Though “Prosser’s Gabriel” is based in local politics and history, like many of Barry’s songs, it has a universal message. “It’s relevant to the secret histories everywhere we live,” he says. Barry points to Howard Zinn’s A People’s History school of thought, which takes a look at historical events from a point of view different than the mainstream high-school-textbook accounts.
“That’s where great stories and films and music comes from, flipping the perspective,” he says. “Step into someone else’s shoes; it makes it more interesting. I’m a firm believer in what Woodie Guthrie says: ‘You look around; there’s plenty to write about.’” Along with the positive reception he got from Gabriel’s descendants, Barry received E-mails from listeners from different parts of the world who were prompted to do research on their communities and found out some interesting facts in the process.
Barry maintains this observational, open-minded outlook wherever he goes.
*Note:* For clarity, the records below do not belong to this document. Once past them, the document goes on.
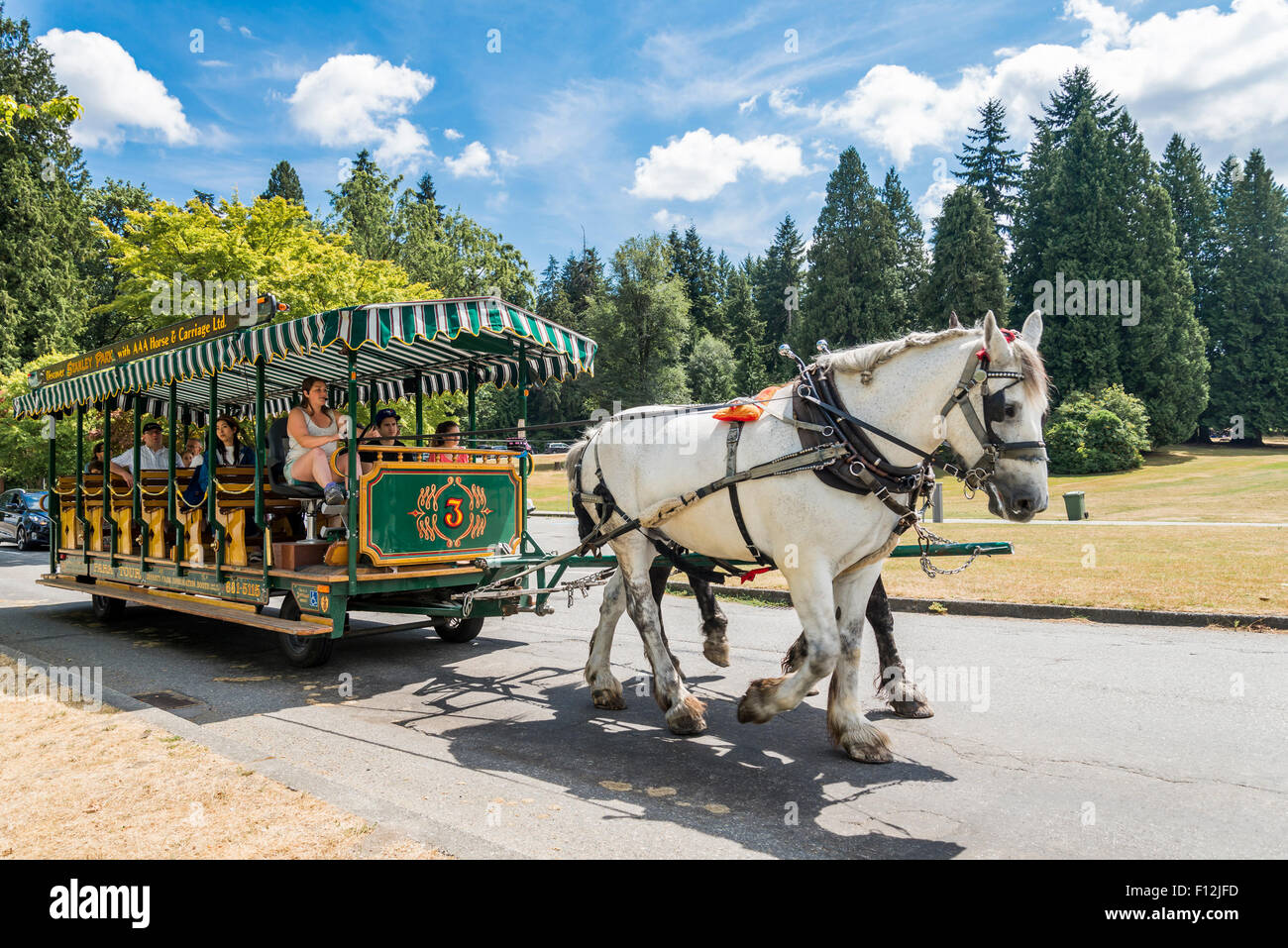 Horse drawn sightseeing carriage Stanley Park, Vancouver, British Columbia, Canada - Stock Image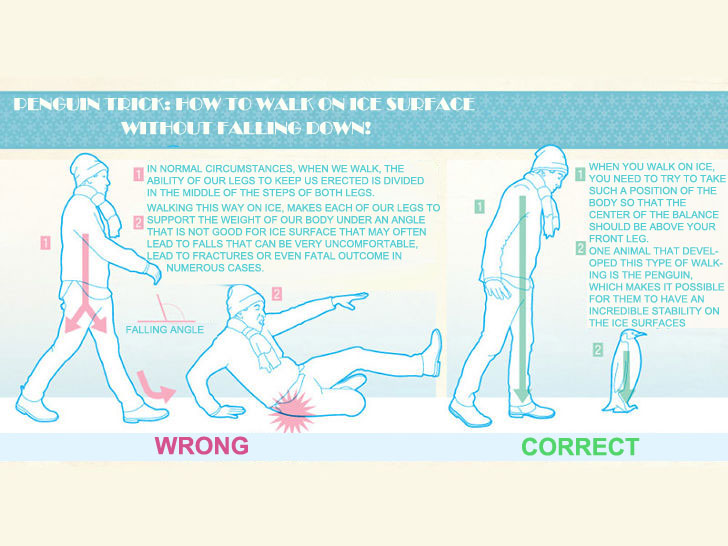 Penguin Trick: How To Walk On Ice Surface Without Falling Down!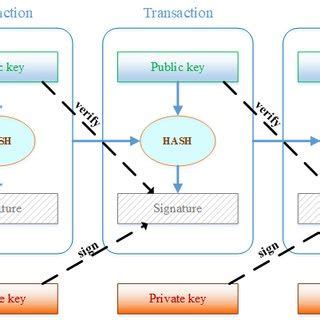 A transaction typically references previous transaction outputs as new transaction inputs and dedicates all input bitcoin values to new outputs. The structure of transaction in a Bitcoin blockchain | Download Scientific Diagram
He describes a recent trip around the Northeast, which he (uncharacteristically) began by Amtrak.
“There’s nothing better than sitting in the dining car listening to these big swinging dicks from the financial world talking about how to manipulate their coworkers, then being in Williamsburg with guys with ironic mustaches and women with the most incredible bodies you’ve ever seen,” he says.
“Then taking the Chinatown bus down to Philly, ending up in a scummy neighborhood, and finally riding a freight train to Richmond. By the time I got there, I looked like a homeless person, and when I got off the train, no one will talk to me because they think I’m going to ask them for something. From start to finish, the trip is a mind fuck.”
No matter how far he travels, though, Barry’s heart remains in Richmond, and his mind is set on improving the world around him. “It goes back to ‘Prosser’s Gabriel’ — the way people treat one another,” he says. “It became a thought, and for me, it came out in a song.”